━━ READING TEXT
DocketNumber: TC 401-934, SC 24614
Citation Numbers: 574 P.2d 1116, 281 Or. 383, 23 U.C.C. Rep. Serv. (West) 601, 1978 Ore. LEXIS 758
Judges: Tongue
Filed Date: 2/22/1978
Status: Precedential
Modified Date: 10/19/2024
Supreme Court of Oregon, In Banc.[*]
*1117 Norman L. Lindstedt, of Lindstedt & Buono, Portland, argued the cause and filed the brief for appellants.
L.M. Schouboe, P.C., of Schouboe & Marvin, Portland, argued the cause for respondent Homasote Company. On the brief was James H. Marvin, of Schouboe & Marvin, Portland.
TONGUE, Justice.
This is a products liability action in which plaintiffs appeal from a judgment for defendant Homasote Company. Plaintiffs claimed damages resulting from the use of 1-inch floor decking in the construction of a 48-unit apartment complex. The product was manufactured by the defendant Homasote Company, a New Jersey corporation, and was sold to Davis by Homasote's distributor, North Pacific Lumber Company.[1]
Plaintiffs alleged that the product was represented by defendant to be a "weather proof structural subfloor" and "sound deadening carpet underlayment" suitable for use in the construction of the apartments, but that it did not conform with such warranties and was not suitable for such use. Plaintiffs claimed $150,000 in damages as the difference between the present value of the apartments and their value if the product had been as represented, plus $73,315.37 in lost rentals, and $20,000 as cost of "sound reduction expense."
Plaintiffs not only relied upon contentions of express warranty, but also implied warranty of fitness, implied warranty of merchantability, and negligence. Defendant denied liability and contended that plaintiffs' damage was due to their own misuse of the product and their own negligence.[2] The trial court withdrew plaintiffs' contention of implied warranty from the jury and submitted to it plaintiffs' contentions of express warranty and negligence. The jury returned special findings to the effect that defendant gave no express warranties; that plaintiffs misused the product; that defendant was not negligent; and that plaintiffs were negligent.
━━━━
━━ MATERIAL SUPPLIED
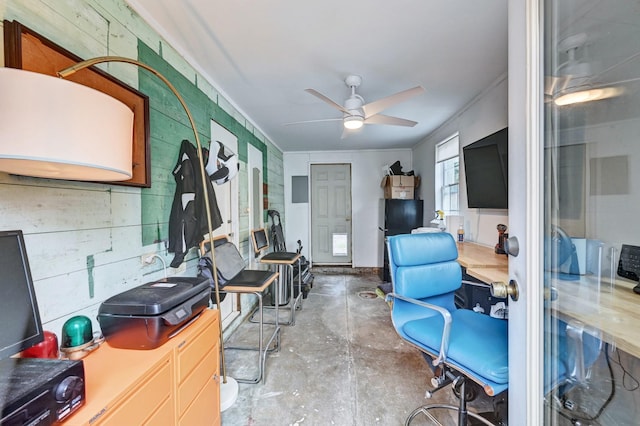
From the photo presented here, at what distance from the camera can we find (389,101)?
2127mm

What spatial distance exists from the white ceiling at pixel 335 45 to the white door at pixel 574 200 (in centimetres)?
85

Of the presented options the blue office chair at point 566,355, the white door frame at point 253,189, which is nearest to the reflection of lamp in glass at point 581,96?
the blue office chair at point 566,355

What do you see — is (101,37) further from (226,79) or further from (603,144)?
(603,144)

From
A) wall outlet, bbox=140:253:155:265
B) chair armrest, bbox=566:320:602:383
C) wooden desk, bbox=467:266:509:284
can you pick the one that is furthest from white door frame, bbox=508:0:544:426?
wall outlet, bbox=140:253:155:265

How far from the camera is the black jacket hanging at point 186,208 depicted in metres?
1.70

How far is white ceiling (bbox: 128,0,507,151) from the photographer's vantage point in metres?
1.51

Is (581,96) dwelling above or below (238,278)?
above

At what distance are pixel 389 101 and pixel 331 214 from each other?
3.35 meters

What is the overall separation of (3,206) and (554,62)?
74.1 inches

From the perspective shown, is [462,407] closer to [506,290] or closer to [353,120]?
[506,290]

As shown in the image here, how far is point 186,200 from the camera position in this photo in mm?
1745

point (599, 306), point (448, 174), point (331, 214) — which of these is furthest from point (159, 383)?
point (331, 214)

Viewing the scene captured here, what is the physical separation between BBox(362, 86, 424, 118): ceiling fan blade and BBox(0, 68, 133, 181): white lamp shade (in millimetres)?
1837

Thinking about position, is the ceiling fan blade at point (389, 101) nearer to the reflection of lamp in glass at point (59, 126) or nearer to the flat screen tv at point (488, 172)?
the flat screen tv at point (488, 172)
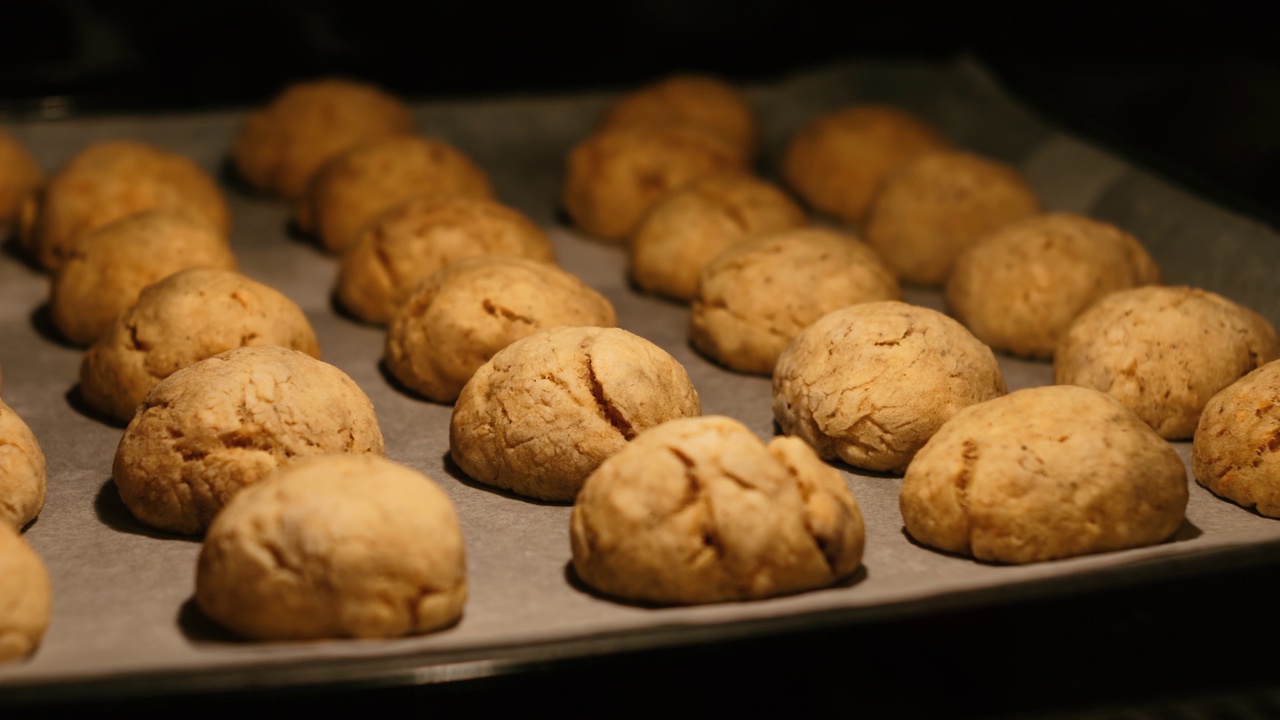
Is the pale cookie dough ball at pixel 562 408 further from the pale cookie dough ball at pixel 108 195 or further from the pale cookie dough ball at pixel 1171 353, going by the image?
━━━━
» SHORT TASK 1:
List the legal theories the plaintiffs relied on, as given in the Oregon court opinion about the floor decking.
» SHORT TASK 2:
Carry on the Oregon court opinion about the floor decking, starting after its last sentence.

» ANSWER 1:
- Express warranty
- Implied warranty of fitness
- Implied warranty of merchantability
- Negligence

» ANSWER 2:
Plaintiffs' first two assignments of error are that the trial court erred in withdrawing from the jury plaintiffs' contentions of implied warranty of merchantability[3] and implied warranty of fitness for a particular purpose.[4]
Plaintiffs purchased the product from Homasote's distributor, not from Homasote itself. Thus, there was no "privity of contract" between plaintiffs and Homasote. This court has adhered to the rule that privity of contract is essential before a purchaser can recover economic loss from a manufacturer for breach of implied warranty. See State ex rel. Western Seed v. Campbell, 250 Or. 262, 268, 442 P.2d 215 (1968); Hupp Corp. v. Metered Washer Service, 256 Or. 245, 247, 472 P.2d 816 (1970). We recognize that there is a split of authority on this question. See dissenting opinions by O'Connell, J., in Western Seed (250 Or. at 275, 442 P.2d 215), and in Price v. Gatlin, 241 Or. 315, 319, 405 P.2d 502 (1965). See also Annot., 16 A.L.R. 3d 683, 699-703 *1118 (1967). As stated, however, in Hupp Corp. (256 Or. at 247, 472 P.2d 816) the requirement of privity of contract is "the law of this state," as applied to facts such as those involved in this case.[5]
Plaintiffs next contend that the trial court erred in allowing jury consideration of various allegations of contributory negligence. Plaintiffs claim, among other things, that they had no duty to seek the advice of an architect or designer before purchasing or installing the floor decking and no duty to use "resilient channels" described in defendant's instruction brochure.
In Adair, Adm'x v. Valley Flying Service, 196 Or. 479, 484-85, 250 P.2d 104, 107 (1952), we said that:
"Contributory negligence is the neglect of the duty imposed upon all men to observe ordinary care for their own safety. * * *"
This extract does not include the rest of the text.